Problem to solve:
Your reply should be a faithful copy of the records below, free of pictures.
****************************************
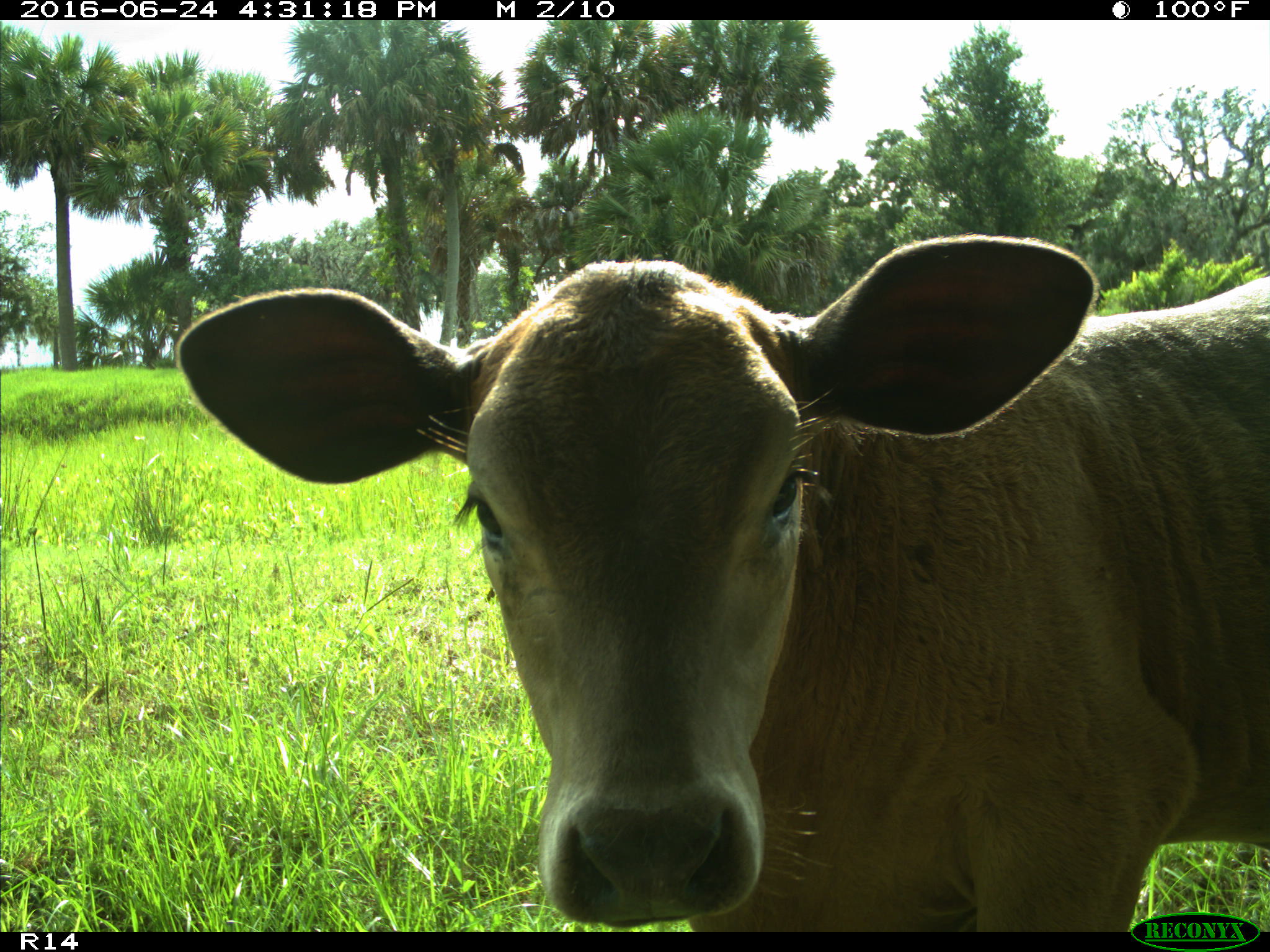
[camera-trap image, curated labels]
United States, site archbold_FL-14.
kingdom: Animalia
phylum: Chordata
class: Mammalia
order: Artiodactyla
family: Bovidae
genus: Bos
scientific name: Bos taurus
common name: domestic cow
****************************************
Result of this exercise:
[camera-trap image, curated labels]
United States, site archbold_FL-14.
kingdom: Animalia
phylum: Chordata
class: Mammalia
order: Artiodactyla
family: Bovidae
genus: Bos
scientific name: Bos taurus
common name: domestic cow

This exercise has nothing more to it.